In this lab, we extended our scanline fill routine to perform Z-buffering of 3D polygons. Our graphics environment can now render 3D scenes with a guarantee that objects farther from the viewer will not be drawn on top of objects that are closer.

Procedure

Our graphics environment continues to follow Prof. Maxwell's Graphics Environment Specification.

A z-buffer is an array of floating point numbers with the same dimensions as the image to be rendered. We modified our Image structure to include a z-buffer and initialized every value to zero. When drawing a Line or Polygon for which the z-buffer flag is set, the value 1/z is interpolated across the object. If this value is greater than the existing z-buffer value at a pixel in the object, the z-buffer is updated with the new value, and the pixel is set to the color of the object being drawn.

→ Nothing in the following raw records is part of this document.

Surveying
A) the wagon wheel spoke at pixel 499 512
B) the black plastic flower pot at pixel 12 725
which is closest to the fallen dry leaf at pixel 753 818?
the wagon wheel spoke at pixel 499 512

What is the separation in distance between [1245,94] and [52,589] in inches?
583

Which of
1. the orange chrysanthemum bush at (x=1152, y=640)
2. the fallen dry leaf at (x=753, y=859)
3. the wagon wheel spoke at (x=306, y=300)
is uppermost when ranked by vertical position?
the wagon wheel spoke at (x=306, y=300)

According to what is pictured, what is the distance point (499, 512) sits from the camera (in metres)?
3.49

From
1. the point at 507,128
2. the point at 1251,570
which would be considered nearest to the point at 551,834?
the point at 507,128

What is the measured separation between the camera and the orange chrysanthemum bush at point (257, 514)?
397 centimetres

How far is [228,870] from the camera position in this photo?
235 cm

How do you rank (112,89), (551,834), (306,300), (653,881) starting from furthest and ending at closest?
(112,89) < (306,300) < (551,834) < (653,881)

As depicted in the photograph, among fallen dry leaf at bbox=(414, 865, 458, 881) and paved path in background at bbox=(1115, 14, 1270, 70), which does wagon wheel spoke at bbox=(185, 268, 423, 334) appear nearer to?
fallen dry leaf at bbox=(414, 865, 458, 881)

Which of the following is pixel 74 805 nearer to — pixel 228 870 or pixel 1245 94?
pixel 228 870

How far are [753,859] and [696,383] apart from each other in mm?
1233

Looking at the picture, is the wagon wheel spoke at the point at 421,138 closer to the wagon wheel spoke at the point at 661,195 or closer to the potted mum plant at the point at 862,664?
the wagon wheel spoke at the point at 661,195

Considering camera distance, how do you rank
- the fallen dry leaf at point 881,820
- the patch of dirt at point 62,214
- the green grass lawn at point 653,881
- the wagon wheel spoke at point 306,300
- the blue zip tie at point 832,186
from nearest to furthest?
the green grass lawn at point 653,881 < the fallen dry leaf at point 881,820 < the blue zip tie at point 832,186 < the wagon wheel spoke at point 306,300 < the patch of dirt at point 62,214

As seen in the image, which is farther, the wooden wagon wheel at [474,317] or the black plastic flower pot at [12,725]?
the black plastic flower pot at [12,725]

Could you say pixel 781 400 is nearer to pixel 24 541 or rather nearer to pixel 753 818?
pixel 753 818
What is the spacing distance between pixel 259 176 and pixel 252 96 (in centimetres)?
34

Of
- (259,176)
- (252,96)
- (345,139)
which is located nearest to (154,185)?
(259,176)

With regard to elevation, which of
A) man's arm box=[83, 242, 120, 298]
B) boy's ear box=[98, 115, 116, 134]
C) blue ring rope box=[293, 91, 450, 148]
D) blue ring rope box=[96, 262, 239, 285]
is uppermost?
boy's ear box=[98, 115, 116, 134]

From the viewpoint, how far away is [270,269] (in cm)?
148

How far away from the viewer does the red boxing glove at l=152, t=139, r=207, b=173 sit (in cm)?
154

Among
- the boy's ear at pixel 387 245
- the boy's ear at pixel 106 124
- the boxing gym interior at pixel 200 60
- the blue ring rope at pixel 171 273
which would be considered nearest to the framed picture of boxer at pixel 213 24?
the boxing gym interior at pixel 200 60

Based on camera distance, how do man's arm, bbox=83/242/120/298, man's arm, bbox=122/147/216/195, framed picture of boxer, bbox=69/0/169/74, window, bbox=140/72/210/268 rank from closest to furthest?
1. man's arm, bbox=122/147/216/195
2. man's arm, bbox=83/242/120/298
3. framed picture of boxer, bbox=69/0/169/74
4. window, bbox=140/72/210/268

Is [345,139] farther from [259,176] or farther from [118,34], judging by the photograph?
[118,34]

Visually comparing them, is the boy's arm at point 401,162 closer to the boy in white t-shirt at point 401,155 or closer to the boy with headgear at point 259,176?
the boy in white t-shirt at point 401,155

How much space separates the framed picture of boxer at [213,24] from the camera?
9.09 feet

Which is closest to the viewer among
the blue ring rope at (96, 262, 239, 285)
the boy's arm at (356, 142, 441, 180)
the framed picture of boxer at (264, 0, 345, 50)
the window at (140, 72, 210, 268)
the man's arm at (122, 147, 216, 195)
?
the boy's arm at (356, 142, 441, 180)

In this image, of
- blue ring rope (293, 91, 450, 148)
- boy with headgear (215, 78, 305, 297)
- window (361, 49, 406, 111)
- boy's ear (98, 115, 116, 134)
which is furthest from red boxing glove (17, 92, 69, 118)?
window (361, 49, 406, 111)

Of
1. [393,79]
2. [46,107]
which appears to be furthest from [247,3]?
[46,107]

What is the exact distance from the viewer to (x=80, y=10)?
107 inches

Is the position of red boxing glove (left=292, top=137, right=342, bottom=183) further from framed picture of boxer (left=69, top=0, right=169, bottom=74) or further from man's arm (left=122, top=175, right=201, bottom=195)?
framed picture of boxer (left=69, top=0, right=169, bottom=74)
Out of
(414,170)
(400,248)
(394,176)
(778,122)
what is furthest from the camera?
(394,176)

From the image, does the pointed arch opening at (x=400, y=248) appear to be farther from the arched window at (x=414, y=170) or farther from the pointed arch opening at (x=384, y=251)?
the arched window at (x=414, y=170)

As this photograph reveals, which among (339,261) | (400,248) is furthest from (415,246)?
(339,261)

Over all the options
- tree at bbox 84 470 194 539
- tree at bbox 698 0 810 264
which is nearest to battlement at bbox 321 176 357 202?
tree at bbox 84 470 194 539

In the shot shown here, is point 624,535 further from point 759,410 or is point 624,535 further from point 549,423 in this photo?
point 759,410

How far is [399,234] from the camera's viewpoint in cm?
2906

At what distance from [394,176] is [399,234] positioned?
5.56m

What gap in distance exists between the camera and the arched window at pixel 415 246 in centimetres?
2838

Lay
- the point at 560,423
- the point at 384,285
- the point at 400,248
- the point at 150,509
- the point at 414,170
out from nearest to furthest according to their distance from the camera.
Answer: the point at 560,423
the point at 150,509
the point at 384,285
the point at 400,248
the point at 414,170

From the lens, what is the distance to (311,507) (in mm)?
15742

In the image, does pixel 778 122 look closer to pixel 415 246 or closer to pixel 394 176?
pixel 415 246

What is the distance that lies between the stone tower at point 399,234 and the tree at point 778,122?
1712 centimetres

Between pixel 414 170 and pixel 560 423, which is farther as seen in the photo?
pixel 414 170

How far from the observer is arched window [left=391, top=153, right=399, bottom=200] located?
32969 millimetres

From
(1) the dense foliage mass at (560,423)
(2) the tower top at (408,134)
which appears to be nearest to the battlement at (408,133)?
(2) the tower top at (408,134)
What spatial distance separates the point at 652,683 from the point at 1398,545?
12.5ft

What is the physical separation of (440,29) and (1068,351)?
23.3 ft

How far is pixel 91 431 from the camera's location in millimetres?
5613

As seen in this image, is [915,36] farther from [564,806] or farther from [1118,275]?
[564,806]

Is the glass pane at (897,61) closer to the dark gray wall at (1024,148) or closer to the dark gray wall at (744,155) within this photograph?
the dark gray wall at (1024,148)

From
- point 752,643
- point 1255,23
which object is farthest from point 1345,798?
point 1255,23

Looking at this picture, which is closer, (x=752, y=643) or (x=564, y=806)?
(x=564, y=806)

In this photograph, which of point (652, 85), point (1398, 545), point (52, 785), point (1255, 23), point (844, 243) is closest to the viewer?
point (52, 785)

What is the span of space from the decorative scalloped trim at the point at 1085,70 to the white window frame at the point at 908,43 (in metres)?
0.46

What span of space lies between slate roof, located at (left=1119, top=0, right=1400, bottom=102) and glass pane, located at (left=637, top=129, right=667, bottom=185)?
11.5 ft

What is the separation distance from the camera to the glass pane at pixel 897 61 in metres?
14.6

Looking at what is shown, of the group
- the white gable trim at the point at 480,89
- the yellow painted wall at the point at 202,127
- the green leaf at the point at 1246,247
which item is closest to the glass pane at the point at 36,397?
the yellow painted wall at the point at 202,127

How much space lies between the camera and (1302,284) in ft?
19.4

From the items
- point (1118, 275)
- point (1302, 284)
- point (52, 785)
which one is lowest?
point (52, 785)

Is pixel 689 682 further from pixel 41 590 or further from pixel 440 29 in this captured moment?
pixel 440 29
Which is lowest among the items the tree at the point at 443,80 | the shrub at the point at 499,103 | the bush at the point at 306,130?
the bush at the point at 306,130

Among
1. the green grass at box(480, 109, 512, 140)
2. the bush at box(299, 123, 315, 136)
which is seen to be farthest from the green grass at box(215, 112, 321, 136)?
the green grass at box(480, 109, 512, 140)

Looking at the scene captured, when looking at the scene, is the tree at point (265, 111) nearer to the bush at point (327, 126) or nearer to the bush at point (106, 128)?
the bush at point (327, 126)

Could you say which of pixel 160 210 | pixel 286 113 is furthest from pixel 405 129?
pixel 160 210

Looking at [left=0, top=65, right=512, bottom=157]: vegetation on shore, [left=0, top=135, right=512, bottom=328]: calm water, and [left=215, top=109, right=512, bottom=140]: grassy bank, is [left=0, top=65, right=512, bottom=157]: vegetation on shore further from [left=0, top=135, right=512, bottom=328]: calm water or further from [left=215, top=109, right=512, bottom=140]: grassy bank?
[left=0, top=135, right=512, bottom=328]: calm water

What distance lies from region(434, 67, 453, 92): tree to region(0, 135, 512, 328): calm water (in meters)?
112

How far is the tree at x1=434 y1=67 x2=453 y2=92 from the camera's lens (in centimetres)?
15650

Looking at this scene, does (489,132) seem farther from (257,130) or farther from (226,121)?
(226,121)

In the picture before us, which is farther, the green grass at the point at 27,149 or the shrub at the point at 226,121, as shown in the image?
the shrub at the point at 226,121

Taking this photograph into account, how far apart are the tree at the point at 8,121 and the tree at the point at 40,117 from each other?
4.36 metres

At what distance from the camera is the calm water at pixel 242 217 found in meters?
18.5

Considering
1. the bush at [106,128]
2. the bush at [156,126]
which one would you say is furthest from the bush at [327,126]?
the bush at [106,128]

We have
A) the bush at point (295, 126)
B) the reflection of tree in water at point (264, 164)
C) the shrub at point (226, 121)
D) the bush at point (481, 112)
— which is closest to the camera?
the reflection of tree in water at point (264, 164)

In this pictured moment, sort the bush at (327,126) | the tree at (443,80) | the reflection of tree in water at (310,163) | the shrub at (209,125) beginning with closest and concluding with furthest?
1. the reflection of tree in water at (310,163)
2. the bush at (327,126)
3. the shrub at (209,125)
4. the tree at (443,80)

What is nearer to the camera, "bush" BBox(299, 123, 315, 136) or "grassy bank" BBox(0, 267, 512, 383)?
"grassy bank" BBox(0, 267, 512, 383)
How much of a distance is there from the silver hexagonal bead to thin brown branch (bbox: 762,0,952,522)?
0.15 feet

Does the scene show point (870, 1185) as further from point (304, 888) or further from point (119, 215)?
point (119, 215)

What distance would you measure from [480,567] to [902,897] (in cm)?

If 1/z is not greater than the buffered value, another object closer to the viewer has already been drawn at this pixel, and so the pixel is not set.
We interpolate 1/z and not z because, as explained in our lab 6 writeup, homogenization of the perspective projection causes z to vary inversely with the linear depth d.

Results

Group Images

We generated this image using Prof. Maxwell's test code, modified to dim each point in the image in proportion to its depth. It demonstrates that our z-buffering is properly drawing nearer objects atop farther ones.

Image 1. Random cubes rotating about a central axis. The deeper cubes are dimmed.

A first attempt at dimming with distance added really large numbers to RGB values, causing overflow. The resulting image is included here because we thought it was exciting.

Image 2. Depth-sensitive mood cubes.

Allison's Portfolio Images

Image 3. These cubes demonstrate both the Z-buffering and the shading capabilities of our engine.

David's Portfolio Images

Image 4. A happy mobile (video - MPEG4 AVI).

Conclusions and Future Work

Our graphics system now renders 3D polygons with a modified scanline-fill algorithm. The order in which polygons are inserted into a module no longer matters, allowing us to render scenes with correct and consistent depth. Lighting needs to be added to allow viewers to distinguish between adjoining polygons of the same color.

Appendices

Our code is available with AES256 encryption. The passphrase is only available to Dr. Maxwell.

David added the polygon Z-buffering functionality. The line Z-buffering functionality was pair-programmed. David wrote the discussion of the results, Allison wrote the remainder of the report, and David edited it.